◆ RECORDED INFORMATION:
------------------------
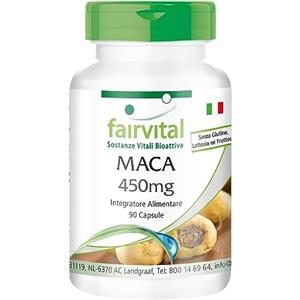 Fairvital | Maca 450mg - Lepidium meyenii - Radice di Maca gialla 5:1 - VEGAN - alto dosaggio - 90 Capsule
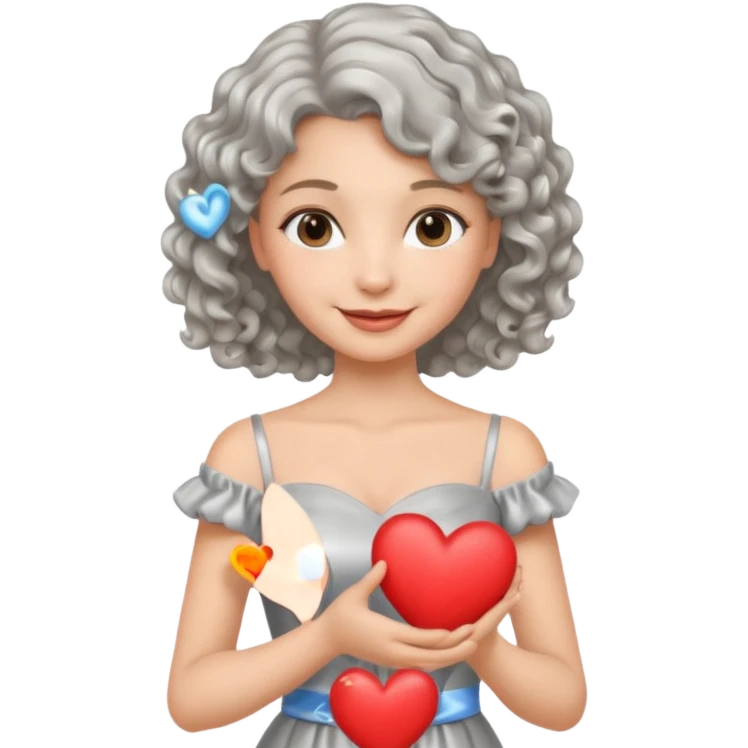 silvery curly/wavy shoulder-length hair smiling lady holding a heart emoji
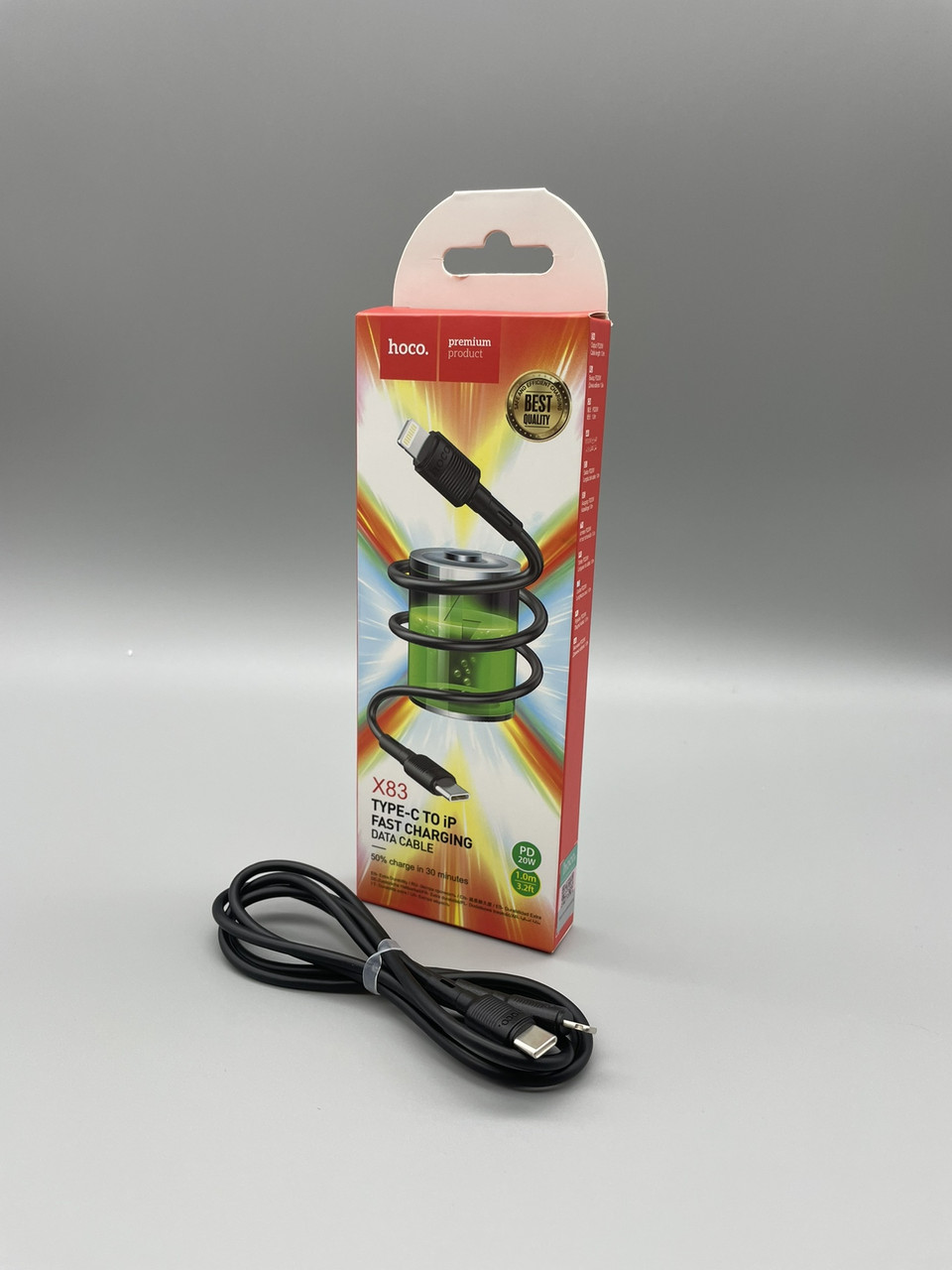 Кабель HOCO X83 Lightning на Type-C 20W 1м для зарядки та передачі даних Power Delivery чорний BF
------------------------
◆ EXERCISE:
Give the data above again, exactly, with every picture removed.

◆ ANSWER SPACE:
 Fairvital | Maca 450mg - Lepidium meyenii - Radice di Maca gialla 5:1 - VEGAN - alto dosaggio - 90 Capsule
 silvery curly/wavy shoulder-length hair smiling lady holding a heart emoji
 Кабель HOCO X83 Lightning на Type-C 20W 1м для зарядки та передачі даних Power Delivery чорний BF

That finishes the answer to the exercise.